RETSAT Das Double-Nickase-Plasmid (h) besteht aus einem aufeinander abgestimmten Plasmidpaar, das für die hochspezifische Bearbeitung des RETSAT-Lokus in human-Zelllinien entwickelt wurde. Jedes Plasmid exprimiert eine Cas9-D10A-Nickase und eine spezifische sgRNA, die auf entgegengesetzte DNA-Stränge innerhalb von RETSAT abzielt. Wenn sie auf benachbarte Stellen auf entgegengesetzten DNA-Strängen gerichtet sind, erzeugen die beiden Nickasen versetzte Einzelstrang-Schnitte, die zusammen einen versetzten Doppelstrangbruch erzeugen, was eine koordinierte On-Target-Aktivität beider Guides erfordert. Der resultierende DNA-Bruch wird durch endogene zelluläre Reparaturwege behoben, meist durch nicht-homologe Endverknüpfung (NHEJ), was zu Insertionen oder Deletionen führt, die die RETSAT-Funktion stören. Durch die Notwendigkeit einer doppelten sgRNA-Bindung am Zielort erhöht der Doppel-Nick-Ansatz die Spezifität der Bearbeitung und bietet eine komplementäre CRISPR-Strategie für Anwendungen, bei denen eine zusätzliche Kontrolle über die Zielgenauigkeit gewünscht ist.

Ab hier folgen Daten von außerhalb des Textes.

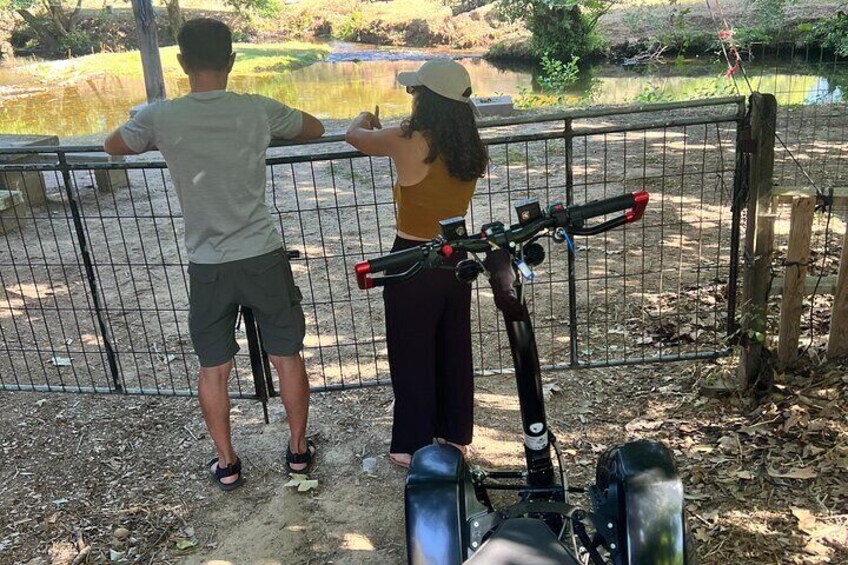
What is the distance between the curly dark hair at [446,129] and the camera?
9.01 ft

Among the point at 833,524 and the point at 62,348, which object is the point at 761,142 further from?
the point at 62,348

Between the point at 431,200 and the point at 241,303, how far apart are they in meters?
0.94

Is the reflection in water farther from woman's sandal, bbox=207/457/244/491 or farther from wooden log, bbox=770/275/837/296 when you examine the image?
woman's sandal, bbox=207/457/244/491

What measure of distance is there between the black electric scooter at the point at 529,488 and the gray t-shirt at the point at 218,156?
1.22 m

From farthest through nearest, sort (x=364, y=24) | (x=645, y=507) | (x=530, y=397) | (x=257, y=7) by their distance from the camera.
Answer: (x=364, y=24) < (x=257, y=7) < (x=530, y=397) < (x=645, y=507)

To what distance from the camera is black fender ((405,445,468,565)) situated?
1872 mm

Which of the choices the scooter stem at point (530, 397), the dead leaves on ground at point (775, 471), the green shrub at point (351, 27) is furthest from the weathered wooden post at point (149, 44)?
the green shrub at point (351, 27)

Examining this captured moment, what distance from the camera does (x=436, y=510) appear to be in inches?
76.2

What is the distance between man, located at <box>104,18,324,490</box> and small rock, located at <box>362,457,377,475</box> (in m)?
0.47

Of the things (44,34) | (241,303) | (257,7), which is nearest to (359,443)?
(241,303)

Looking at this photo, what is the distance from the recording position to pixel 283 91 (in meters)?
19.8

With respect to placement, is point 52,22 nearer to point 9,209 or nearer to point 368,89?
point 368,89

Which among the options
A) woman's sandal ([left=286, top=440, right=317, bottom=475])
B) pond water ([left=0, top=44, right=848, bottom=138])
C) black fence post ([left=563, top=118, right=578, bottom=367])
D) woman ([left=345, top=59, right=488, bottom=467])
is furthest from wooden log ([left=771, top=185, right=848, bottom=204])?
pond water ([left=0, top=44, right=848, bottom=138])

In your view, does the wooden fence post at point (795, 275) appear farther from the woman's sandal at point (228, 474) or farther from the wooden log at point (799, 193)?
the woman's sandal at point (228, 474)
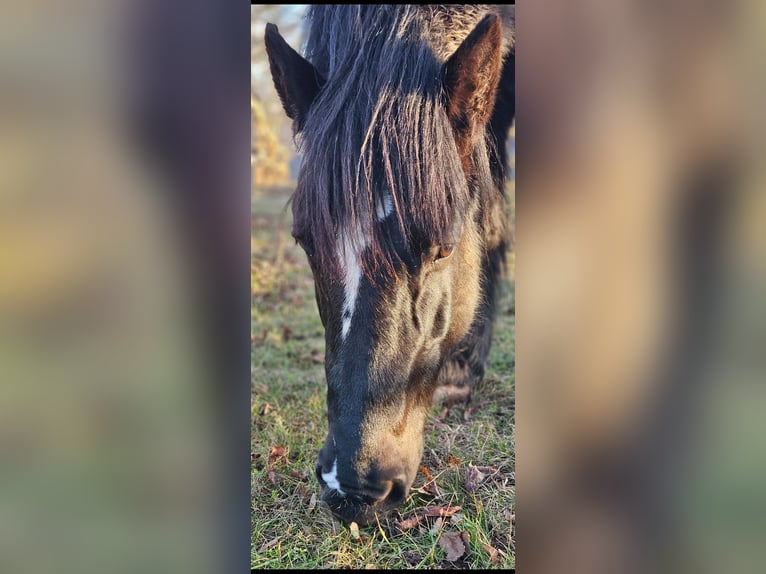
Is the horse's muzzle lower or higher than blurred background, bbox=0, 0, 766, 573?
lower

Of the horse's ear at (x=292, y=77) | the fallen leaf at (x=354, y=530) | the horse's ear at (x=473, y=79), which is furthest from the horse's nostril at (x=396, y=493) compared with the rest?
the horse's ear at (x=292, y=77)

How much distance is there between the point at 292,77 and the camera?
1588 millimetres

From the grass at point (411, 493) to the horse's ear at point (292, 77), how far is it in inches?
13.4

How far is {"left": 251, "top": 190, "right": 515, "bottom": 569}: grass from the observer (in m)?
Result: 1.54

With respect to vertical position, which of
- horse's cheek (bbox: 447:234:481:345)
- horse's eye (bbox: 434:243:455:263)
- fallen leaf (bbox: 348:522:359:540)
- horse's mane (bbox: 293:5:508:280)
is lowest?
fallen leaf (bbox: 348:522:359:540)

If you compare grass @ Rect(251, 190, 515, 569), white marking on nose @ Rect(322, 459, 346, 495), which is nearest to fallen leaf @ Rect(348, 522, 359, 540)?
grass @ Rect(251, 190, 515, 569)

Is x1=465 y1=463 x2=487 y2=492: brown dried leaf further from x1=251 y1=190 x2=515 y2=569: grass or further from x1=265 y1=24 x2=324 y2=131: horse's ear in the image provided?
x1=265 y1=24 x2=324 y2=131: horse's ear

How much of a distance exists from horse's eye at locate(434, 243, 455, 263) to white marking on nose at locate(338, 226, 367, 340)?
23 centimetres

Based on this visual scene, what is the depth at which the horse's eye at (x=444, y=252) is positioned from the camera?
1553 mm

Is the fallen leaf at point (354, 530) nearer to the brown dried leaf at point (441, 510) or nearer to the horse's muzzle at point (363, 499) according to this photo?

Um eine effiziente Identifizierung editierter Zellen zu unterstützen, kodiert ein Plasmid GFP zur fluoreszierenden Visualisierung transfizierter Populationen, während das Begleitplasmid ein Puromycin-Resistenzgen für die Antibiotika-Selektion trägt. Zusammen unterstützen diese Merkmale eine effiziente Anreicherung co-transfizierter Populationen und vereinfachen die Validierung von Klonen mit RETSAT-Störung.
Nur für Forschungszwecke. Nicht für diagnostische oder therapeutische Zwecke bestimmt.